Tuesday, September 28, 2010

day 30.

- who are you?
i am not who i used to be. when i think back to how i used to act and the things i used to say, i hate myself. how did i let myself become so heartless? i find myself crying because of the mistakes i made, the regrets. i fucked up my entire world. i used to believe everything that was told to me. from the insults to the lies, i believed it all. "audrey is so ugly," made me go home and stare in the mirror, pointing out my imperfections. "audrey, you will never be good enough for him," made me give up everything i had. i ruined myself. i self destructed and it didn't end there. i continually let people bring me down. i drank myself into a hole. i was completely alone among people who swore they cared. none of them gave two shits. only one person ever did and i pushed him so far away that i couldn't do anything. my life was hell and i made it that way.

it took all summer until i found myself. and when i did, it hit me like a ton of bricks. i had turned into a monster. i was trying so hard to push my feelings away, that i lost myself. i finally faced my fears and realized that i was wrong in so many ways. i looked at things from a different point of view. i was the one who fucked up. my true feelings were replaced with drunken slurs. by the end of summer, i gave up caring about what other people thought of me. i stopped believing all the lies and false hopes. i started living for me and tried finding out where my life was headed next. then the dream came and it hit me that i needed to make things right again. i needed to apologize to every single person that i hurt. i needed to admit that i was wrong. i needed to regret what i had done.

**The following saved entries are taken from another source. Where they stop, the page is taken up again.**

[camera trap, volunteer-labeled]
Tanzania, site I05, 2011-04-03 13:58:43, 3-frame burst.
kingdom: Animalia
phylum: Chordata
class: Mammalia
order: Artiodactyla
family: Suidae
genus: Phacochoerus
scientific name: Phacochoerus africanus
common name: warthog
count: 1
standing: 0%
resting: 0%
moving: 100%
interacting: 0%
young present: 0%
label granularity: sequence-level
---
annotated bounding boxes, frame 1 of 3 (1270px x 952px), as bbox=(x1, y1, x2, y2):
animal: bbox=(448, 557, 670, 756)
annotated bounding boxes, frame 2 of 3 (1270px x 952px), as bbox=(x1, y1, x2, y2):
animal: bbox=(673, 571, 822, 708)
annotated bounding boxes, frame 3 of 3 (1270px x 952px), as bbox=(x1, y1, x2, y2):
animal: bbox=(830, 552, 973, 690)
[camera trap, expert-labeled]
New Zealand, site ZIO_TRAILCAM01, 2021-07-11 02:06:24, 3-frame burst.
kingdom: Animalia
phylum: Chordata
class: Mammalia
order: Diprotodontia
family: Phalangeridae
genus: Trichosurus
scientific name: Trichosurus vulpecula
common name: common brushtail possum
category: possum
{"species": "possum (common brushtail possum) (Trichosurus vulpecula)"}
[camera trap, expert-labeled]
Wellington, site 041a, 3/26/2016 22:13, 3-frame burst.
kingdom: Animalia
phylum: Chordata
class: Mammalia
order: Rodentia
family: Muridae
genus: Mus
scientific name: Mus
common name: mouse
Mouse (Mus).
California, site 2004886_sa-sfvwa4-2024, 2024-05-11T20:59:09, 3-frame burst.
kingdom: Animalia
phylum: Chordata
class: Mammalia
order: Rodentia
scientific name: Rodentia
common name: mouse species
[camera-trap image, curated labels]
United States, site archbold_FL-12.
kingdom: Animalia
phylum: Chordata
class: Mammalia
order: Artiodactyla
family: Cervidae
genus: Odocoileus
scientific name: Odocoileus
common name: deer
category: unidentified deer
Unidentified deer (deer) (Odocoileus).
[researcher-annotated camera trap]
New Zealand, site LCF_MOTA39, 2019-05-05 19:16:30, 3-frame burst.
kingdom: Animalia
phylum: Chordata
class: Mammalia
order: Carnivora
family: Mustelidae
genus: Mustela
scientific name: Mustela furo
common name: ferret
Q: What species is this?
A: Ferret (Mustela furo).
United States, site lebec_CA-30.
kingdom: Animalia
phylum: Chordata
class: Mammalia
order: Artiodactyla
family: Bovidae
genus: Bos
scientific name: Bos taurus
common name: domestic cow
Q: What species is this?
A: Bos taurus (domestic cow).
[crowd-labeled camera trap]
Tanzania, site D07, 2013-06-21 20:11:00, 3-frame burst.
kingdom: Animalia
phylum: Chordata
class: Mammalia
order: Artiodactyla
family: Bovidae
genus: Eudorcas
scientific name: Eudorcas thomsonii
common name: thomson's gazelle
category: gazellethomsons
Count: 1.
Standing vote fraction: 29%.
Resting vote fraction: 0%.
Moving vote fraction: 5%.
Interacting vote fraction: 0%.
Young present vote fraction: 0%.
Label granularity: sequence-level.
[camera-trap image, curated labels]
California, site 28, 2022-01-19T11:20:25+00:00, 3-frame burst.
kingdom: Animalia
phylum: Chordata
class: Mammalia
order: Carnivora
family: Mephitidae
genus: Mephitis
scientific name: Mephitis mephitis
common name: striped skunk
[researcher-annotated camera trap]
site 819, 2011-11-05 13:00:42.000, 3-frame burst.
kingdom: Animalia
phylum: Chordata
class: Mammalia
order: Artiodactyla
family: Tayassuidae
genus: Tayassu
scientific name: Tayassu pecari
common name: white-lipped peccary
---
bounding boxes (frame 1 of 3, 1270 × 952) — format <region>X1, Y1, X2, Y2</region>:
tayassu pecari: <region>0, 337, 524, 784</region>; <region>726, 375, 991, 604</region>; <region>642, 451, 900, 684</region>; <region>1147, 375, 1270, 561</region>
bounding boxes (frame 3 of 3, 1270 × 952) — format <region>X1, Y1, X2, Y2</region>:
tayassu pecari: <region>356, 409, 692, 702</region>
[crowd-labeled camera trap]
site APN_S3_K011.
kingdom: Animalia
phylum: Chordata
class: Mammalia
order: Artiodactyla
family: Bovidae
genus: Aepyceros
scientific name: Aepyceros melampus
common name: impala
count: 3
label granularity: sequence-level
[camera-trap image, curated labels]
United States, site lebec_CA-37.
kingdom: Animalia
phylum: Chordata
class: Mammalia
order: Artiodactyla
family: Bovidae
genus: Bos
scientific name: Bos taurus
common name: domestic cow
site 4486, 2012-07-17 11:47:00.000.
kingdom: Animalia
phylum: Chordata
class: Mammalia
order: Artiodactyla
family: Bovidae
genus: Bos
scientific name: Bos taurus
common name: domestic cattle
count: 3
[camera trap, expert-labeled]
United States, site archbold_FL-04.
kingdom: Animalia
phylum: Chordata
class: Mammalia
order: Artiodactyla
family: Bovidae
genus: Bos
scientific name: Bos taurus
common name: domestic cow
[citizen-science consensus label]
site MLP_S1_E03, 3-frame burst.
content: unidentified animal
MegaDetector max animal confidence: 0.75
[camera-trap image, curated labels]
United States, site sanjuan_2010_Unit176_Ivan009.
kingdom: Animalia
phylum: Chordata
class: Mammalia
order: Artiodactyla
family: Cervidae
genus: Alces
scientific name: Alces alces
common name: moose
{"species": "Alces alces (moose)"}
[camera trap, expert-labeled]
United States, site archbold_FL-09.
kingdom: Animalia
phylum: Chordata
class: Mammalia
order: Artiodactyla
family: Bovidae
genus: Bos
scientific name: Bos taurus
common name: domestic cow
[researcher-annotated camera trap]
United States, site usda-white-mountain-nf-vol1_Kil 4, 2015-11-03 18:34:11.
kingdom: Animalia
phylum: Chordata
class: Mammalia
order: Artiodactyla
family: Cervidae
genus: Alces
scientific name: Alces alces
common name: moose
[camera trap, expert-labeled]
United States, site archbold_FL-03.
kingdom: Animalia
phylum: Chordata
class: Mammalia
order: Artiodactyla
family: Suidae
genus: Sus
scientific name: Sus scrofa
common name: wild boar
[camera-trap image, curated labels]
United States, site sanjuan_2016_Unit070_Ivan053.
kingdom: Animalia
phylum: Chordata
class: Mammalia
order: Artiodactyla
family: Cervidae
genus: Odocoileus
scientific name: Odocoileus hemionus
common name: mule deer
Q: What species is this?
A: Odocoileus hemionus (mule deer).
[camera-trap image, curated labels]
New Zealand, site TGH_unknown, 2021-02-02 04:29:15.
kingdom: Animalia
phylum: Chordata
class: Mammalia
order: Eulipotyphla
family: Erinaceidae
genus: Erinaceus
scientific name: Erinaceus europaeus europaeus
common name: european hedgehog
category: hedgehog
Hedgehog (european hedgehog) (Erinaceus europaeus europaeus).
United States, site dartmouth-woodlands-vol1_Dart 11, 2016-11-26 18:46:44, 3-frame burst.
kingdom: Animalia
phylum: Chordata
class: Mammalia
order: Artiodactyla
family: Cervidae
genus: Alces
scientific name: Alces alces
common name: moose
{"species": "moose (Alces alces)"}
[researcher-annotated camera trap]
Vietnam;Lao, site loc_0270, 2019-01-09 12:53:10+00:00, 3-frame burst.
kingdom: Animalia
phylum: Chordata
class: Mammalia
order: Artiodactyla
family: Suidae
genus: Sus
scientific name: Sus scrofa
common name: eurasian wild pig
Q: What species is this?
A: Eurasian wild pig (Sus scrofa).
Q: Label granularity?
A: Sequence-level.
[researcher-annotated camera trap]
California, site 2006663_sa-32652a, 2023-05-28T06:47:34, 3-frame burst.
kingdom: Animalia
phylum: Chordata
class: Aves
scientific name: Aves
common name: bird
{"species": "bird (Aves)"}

so who am i? i am a girl with a fucked up past and a reputation for making mistakes. i have a huge heart and finally know how to put it to good use. i have one regret in life and i have learned to admit when i am wrong. i do not listen to the lies that are fed to me. i don't take advice from others if i disagree with them. i don't make promises i cannot keep. i do my best to make sure the people i surround myself with are happy.  i'm audrey. i shattered my world and i am trying to put the pieces back together day by day. i am no longer numb. i am no longer heartless. i am no longer cold. i am alive. i am in love. i am free.